Anyone who has ever been in a long-term relationship can relate to George’s “Worlds are colliding!” theory. Your circle of friends and your partner seem completely separate, and if you see them together in the same room, it’s really weird. It really is like worlds are colliding – it’s a perfectly apt metaphor.
And if they’re chatting and getting along, like Elaine and Susan do in this episode, it can be quite worrying. If Susan joins George’s friendship group and starts hanging around with Jerry and Elaine, “relationship George” will have to merge with “independent George,” and eventually, “independent George” will die.
3 “But you are, Blanche! You are in the shackles!”
In the episode “The Airport,” as George gets to the last magazine on the shelf before a convicted criminal (who is photographed on the cover), he channels Bette Davis in the movie What Ever Happened to Baby Jane?. In the movie, there’s a moment where Blanche tells Jane, “You wouldn’t be able to do these awful things to me if I weren’t still in this chair,” and Jane gleefully replies, “But you are, Blanche! You are in that chair!” The criminal tells George, “If I wasn’t in these shackles...” and George – in the same gleeful tone as Davis’ Jane – says, “But you are, Blanche! You are in the shackles!”
2 “Oh, yeah? Well, the jerk store called. They’re running out of you!”
We can all relate to George in the season 8 episode “The Comeback.” He’s insulted by a co-worker for his ravenous devouring of all the shrimp in the meeting – “Hey, George, the ocean called; they’re running out of shrimp!” – and he only comes up with the perfect comeback on the drive home: “Oh, yeah? Well, the jerk store called. They’re running out of you!” He ends up flying across America so he can use it. What makes the episode work so well is that, as all of George’s friends point out, it’s not that great of a comeback. So, George is going to these great lengths to utter this comeback and it’s not even very funny.
1 “Please, a little respect, for I am Costanza, lord of the idiots.”

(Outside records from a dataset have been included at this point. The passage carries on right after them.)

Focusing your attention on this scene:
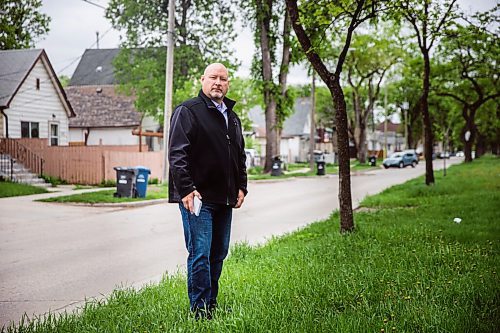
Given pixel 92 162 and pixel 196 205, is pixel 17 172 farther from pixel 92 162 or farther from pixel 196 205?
A: pixel 92 162

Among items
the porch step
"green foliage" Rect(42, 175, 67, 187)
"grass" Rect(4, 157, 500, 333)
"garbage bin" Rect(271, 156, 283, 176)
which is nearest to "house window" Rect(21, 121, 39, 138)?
the porch step

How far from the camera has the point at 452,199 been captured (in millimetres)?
15141

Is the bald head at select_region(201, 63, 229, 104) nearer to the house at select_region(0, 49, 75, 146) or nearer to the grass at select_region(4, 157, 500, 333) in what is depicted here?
the grass at select_region(4, 157, 500, 333)

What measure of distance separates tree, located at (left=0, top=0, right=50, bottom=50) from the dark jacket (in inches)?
113

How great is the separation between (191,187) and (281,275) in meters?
2.02

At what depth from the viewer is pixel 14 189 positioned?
8617 millimetres

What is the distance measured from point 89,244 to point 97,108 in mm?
5832

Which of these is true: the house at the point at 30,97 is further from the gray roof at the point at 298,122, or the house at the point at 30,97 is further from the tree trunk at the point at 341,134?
the gray roof at the point at 298,122

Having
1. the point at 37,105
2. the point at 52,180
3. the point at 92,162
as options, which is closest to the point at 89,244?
the point at 52,180

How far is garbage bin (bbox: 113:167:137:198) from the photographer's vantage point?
1820 centimetres

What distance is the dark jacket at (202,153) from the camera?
176 inches

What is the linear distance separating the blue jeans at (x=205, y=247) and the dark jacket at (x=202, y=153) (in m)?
0.12

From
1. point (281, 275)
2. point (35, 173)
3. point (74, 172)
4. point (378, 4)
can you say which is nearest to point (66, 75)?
point (35, 173)

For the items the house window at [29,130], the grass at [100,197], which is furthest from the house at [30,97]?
the grass at [100,197]
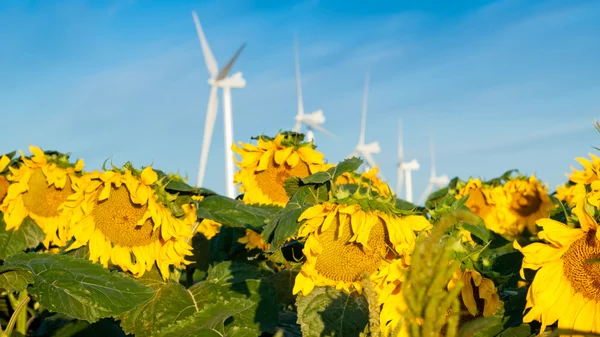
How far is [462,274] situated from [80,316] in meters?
1.82

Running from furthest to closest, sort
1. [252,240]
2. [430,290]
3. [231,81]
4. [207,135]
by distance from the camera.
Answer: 1. [231,81]
2. [207,135]
3. [252,240]
4. [430,290]

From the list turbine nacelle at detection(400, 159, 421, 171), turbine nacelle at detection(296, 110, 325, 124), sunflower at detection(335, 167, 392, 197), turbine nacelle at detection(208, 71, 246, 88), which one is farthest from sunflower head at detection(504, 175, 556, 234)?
turbine nacelle at detection(400, 159, 421, 171)

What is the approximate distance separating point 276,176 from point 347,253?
2879mm

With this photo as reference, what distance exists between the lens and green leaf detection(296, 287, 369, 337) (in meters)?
3.41

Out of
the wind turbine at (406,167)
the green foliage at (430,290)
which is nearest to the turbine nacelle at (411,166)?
the wind turbine at (406,167)

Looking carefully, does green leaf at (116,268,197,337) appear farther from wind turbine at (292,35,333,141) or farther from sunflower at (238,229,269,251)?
wind turbine at (292,35,333,141)

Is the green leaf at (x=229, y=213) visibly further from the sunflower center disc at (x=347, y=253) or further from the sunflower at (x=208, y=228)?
the sunflower at (x=208, y=228)

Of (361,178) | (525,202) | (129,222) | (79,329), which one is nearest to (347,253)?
(129,222)

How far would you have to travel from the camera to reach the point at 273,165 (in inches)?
258

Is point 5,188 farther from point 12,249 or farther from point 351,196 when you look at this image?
point 351,196

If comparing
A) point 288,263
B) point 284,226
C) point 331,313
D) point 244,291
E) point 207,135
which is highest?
point 207,135

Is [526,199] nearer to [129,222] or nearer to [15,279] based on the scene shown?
[129,222]

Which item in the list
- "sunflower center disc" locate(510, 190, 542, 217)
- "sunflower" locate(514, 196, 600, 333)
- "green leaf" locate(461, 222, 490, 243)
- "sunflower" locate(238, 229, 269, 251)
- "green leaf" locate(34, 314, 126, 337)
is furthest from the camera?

In an early episode of Seinfeld, George tries out a social experiment by wearing a wedding ring to see if it makes him more approachable to women. He ends up missing out on a friends-with-benefits situation and courtside seats to every sporting event at Madison Square Garden. Throughout the episode, Jerry and George have been arguing over who’s the bigger idiot. This is one of the quotes that led Mike Costanza – Jerry Seinfeld’s old friend who the character was named after – to sue NBC and claim that his name had been slandered by being depicted as, among other things, the “lord of the idiots.”